Today, October 7, is Ada Lovelace Day. Ada Lovelace is credited with being the first computer programmer. Her work in 1842 describing Charles Babbage’s analytical engine was not code in the same way that we see it today, but her insight was amazing.

During World War II, the ENIAC served as the first digital computer and was programmed by a group of 6 women at the University of Pennsylvania, replacing some 80 women who had been hand-calculating ballistics trajectories via some complex differential equations. Their programming task was quite complex, without the benefit of programming manuals, computer languages, or Google.

Many other women have excelled in software since then. So why has this become a man’s game? When I graduated with a degree in Computer Science in 1986, 36% of degrees in CS were earned by women. The 2009-2010 Taulbee survey showed 13.4% women, an increase over the previous 2 years, but still surprisingly low.
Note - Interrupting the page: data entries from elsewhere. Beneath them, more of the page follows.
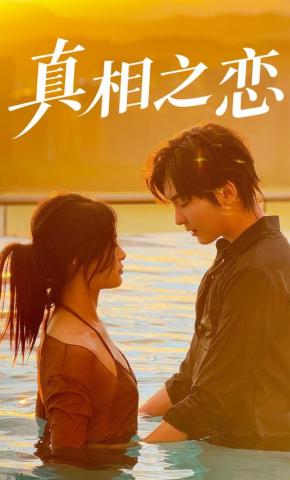 短剧真相之恋海报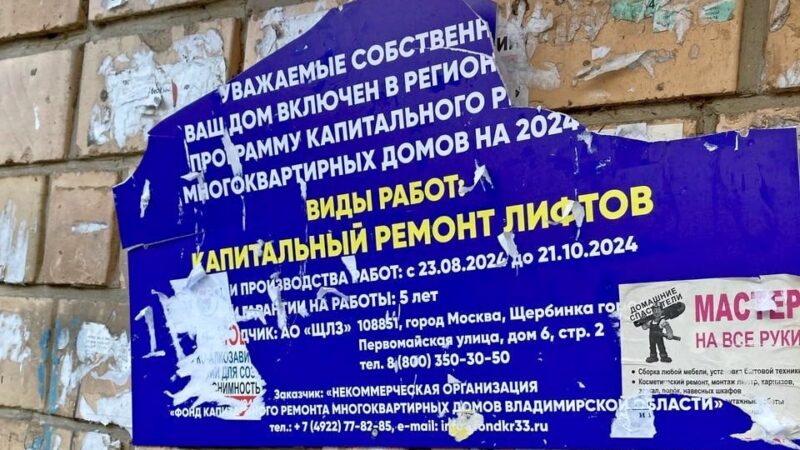 Замена лифта во Владимире встала из-за кражи деталей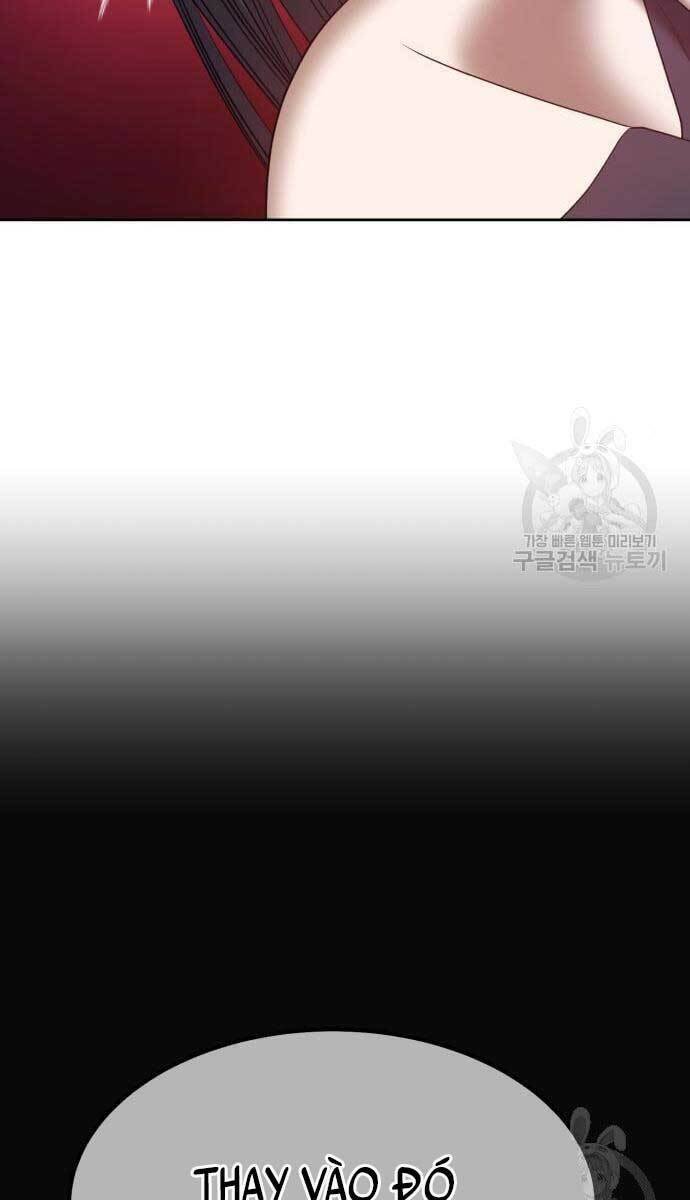 Gậy Gỗ Cấp 99+ chapter 49.5 82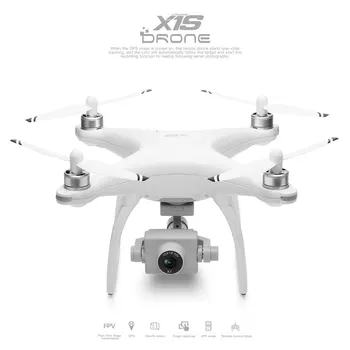 

XKS X1S RC Drone GPS 5G WIFI 1080P HD Camera Four-Axis Aircraft Quadcoptor With 500M Bidirectional Transmission Distance DRONE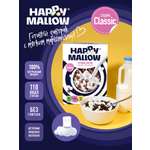 Сухой завтрак Сладкая сказка Happy Mallow с мягким маршмеллоу 240г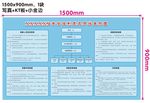 档案管理制度网络展示图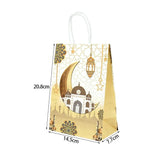 4Pcs EID Mubarak Paper Handle Bag Islamic Muslim Eid Al-fitr Party Favors Decor
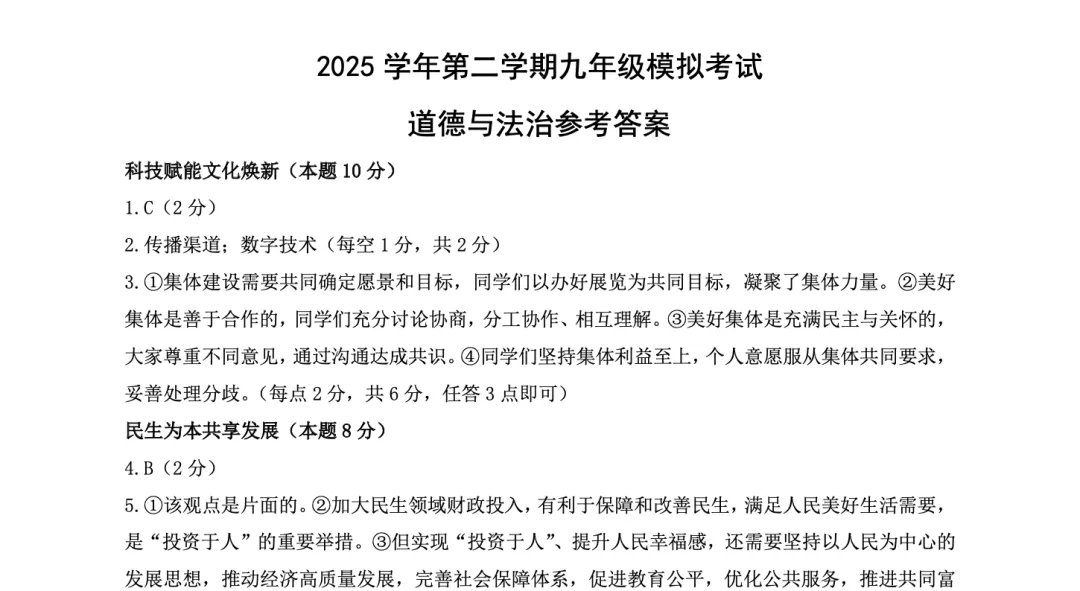 最新!宝山区初三二模道法试卷+答案分享(附PDF电子版) 第6张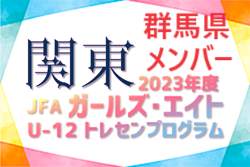 【群馬県】参加メンバー掲載！2023 JFAガールズ･エイトU-12 関東 トレセンプログラム（2/24,25）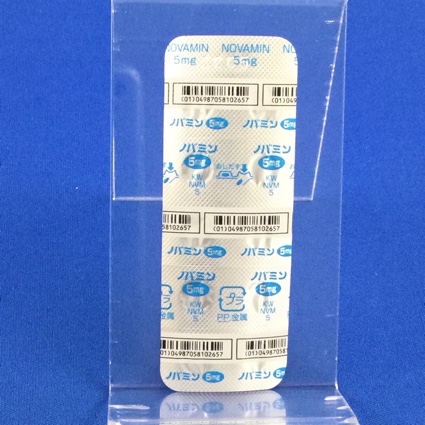 ノバミン錠５ｍｇ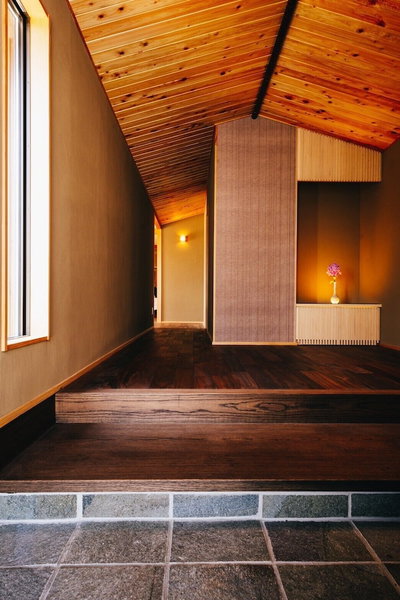 Ajinatei, Hatsukaichi, Japan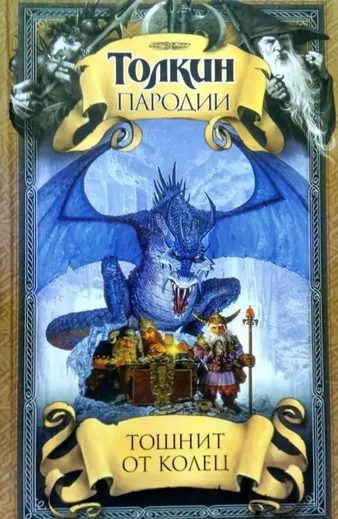 Звирьмариллион - Свиридов Алексей - Серии Аудиокниг 🔊 Цикл Аудиокниг 🆓 Литрес 100% Бесплатно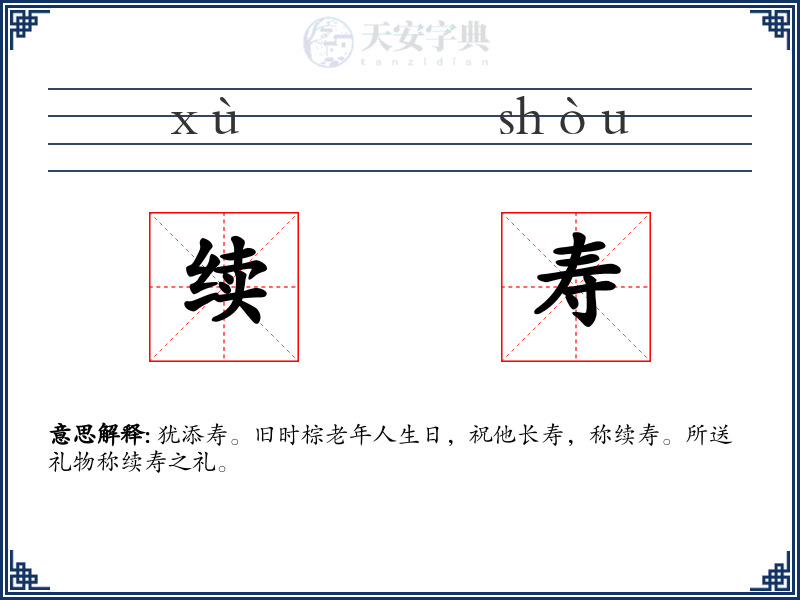 续寿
As a women in Computer Science, I’m often asked why there is little interest in Computer Science for women. I have no idea. I enjoy the profession I have chosen, and so I have no insight into why other women have assessed things differently. So, instead of guessing, I’ll use Ada Lovelace Day to say what I love about the software industry.

  • Customers — I love learning about what other people do for a living. Writing software to solve someone else’s problem gives me insight into what they do for a living and this keeps things interesting
  • New languages — New computer languages (like Scala) take on an increasing amount of the boilerplate work. This helps me to focus on solving the customers’ problems elegantly rather than spending a lot of time doing stuff I’ve done a million times before.
  • Other programmers — the software community is one of the most generous communities I know. Some developers like to talk about what they do and like to share that knowledge with others at conferences and user group meetings. Some developers like to donate their time to building projects for charities at events such as the Ann Arbor Give Camp. Other developers like to build software that others can collaborate on and learn from, as well as use in the form of Open Source.
  • Conferences — the software community seems to have the best conferences. Conferences are often low cost (like CodeMash and Strange Loop) and offer great training on applicable technologies. We hold them in fun places like in ski areas and indoor water parks and cruise ships. Socializing while learning is the geek form of networking, and we do it well.
  • Flexibility. We can work anywhere, and often do. With a cell phone and a laptop with an internet connection, it’s easy to set up an office.
  • Low capital expense, The cost of starting a business is low and this leads to innovation, particularly by young people.
  • Fast-paced. The industry has moved significantly in the 25 years since I started working as a professional software developer. Continual learning keeps my interest.
  • Ubiquitous. Software is a large part of all of our lives. I’m thrilled to play a part in that.

I have an 8 year old daughter. I don’t know what profession she will choose. I just hope she’s as happy with her choice as I continue to be.